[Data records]
__________________________________________________

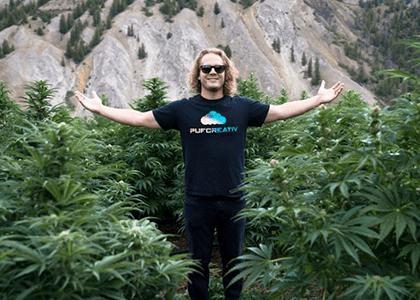 John Pufcreativ Cannabis Field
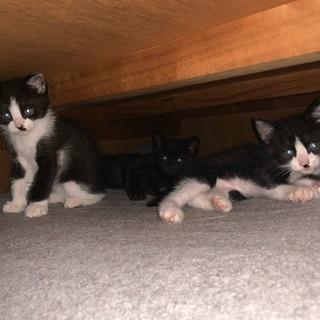 飼い主がいない 子猫3匹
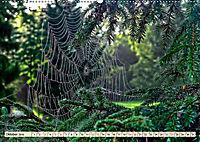 Spinnennetze - Wunder der Natur (Wandkalender 2019 DIN A2 quer) - Produktdetailbild 10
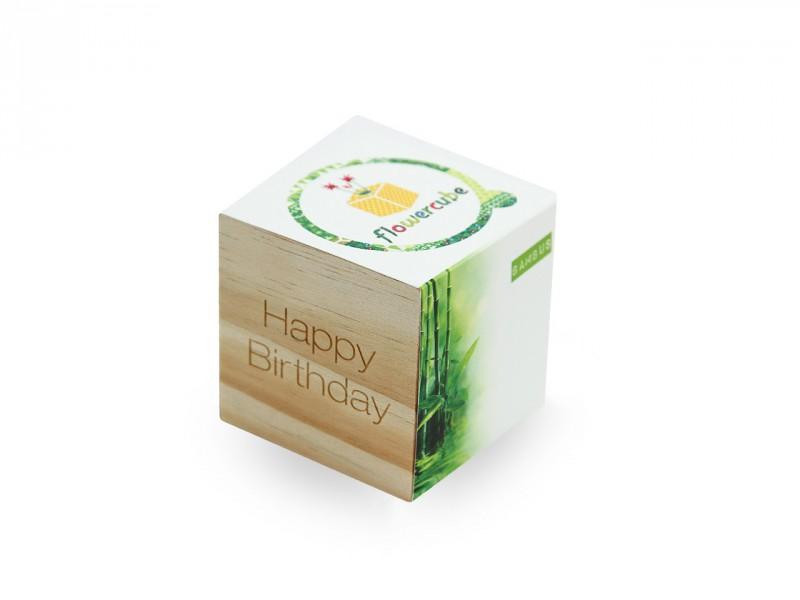 Flowercube *Bambus* Happy Birthday - Ökologische Pflanze (Samen + Wachstumsgranulat) Mitbringsel für Männer und Frauen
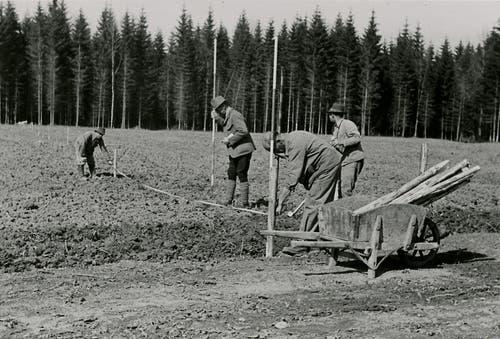 Während des zweiten Weltkriegs musste die Fabrik zeitweise geschlossen werden. Die Viscosuisse organisierte in jener Zeit unter anderem Kartoffelpflanzaktionen wie hier 1943 im Schiltwald, um die Arbeiter zu beschäftigen.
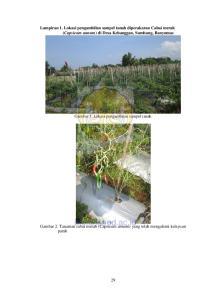 Lampiran 1. Lokasi pengambilan sampel tanah diperakaran Cabai merah (Capsicum annum) di Desa Kebanggan, Sumbang, Banyumas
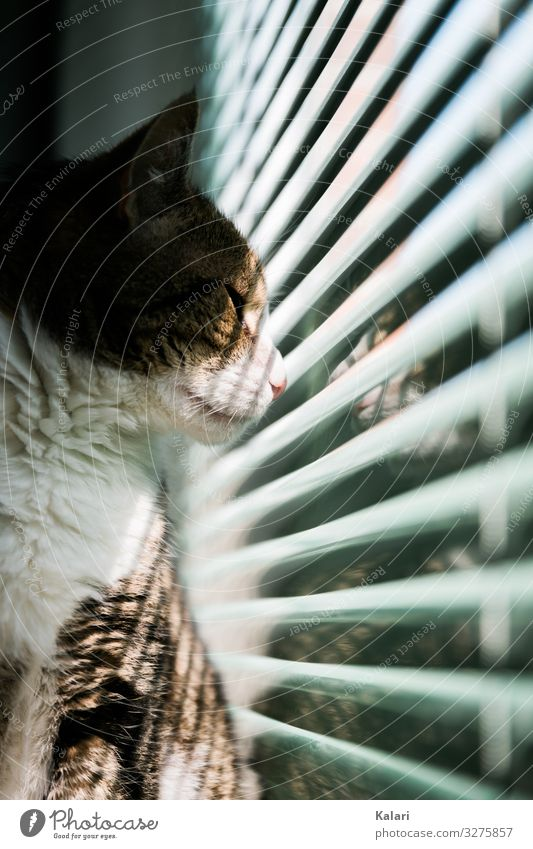 Cat looks outside through half closed blinds Window Observe Pet window light Venetian blinds Strip of light look at mackerelled watch White Drape windowsill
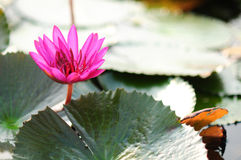 Lotus blomma på vattnet  Royaltyfria Bilder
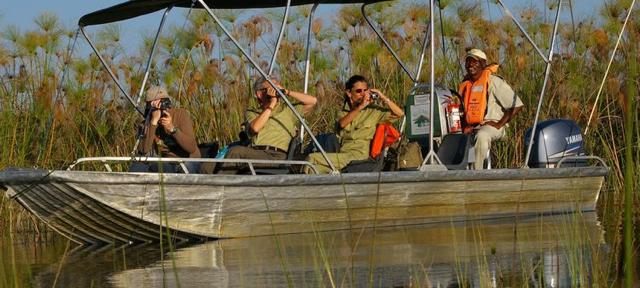 africa photo safari botswana-05g16.jpg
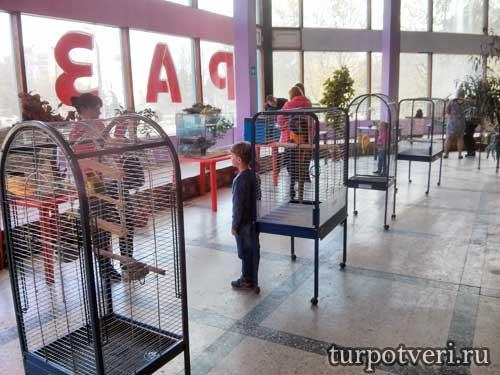 Попугаи на выставке животных в Тверском цирке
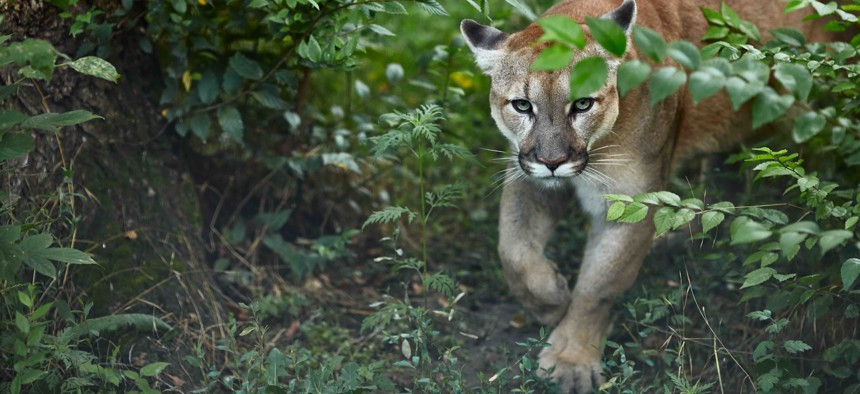 A file photo of a cougar, or mountain lion. The animals can grow to be between 100 and 200 pounds.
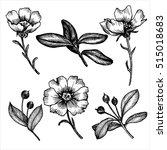 vintage vector floral set of... | Shutterstock .eps vector #515018683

__________________________________________________

» Prompt
Type the lines above out again exactly as they appear, skipping every picture.

» Reply to the task
 John Pufcreativ Cannabis Field
 飼い主がいない 子猫3匹
 Spinnennetze - Wunder der Natur (Wandkalender 2019 DIN A2 quer) - Produktdetailbild 10
 Flowercube *Bambus* Happy Birthday - Ökologische Pflanze (Samen + Wachstumsgranulat) Mitbringsel für Männer und Frauen
 Während des zweiten Weltkriegs musste die Fabrik zeitweise geschlossen werden. Die Viscosuisse organisierte in jener Zeit unter anderem Kartoffelpflanzaktionen wie hier 1943 im Schiltwald, um die Arbeiter zu beschäftigen.
 Lampiran 1. Lokasi pengambilan sampel tanah diperakaran Cabai merah (Capsicum annum) di Desa Kebanggan, Sumbang, Banyumas
 Cat looks outside through half closed blinds Window Observe Pet window light Venetian blinds Strip of light look at mackerelled watch White Drape windowsill
 Lotus blomma på vattnet  Royaltyfria Bilder
 africa photo safari botswana-05g16.jpg
 Попугаи на выставке животных в Тверском цирке
 A file photo of a cougar, or mountain lion. The animals can grow to be between 100 and 200 pounds.
 vintage vector floral set of... | Shutterstock .eps vector #515018683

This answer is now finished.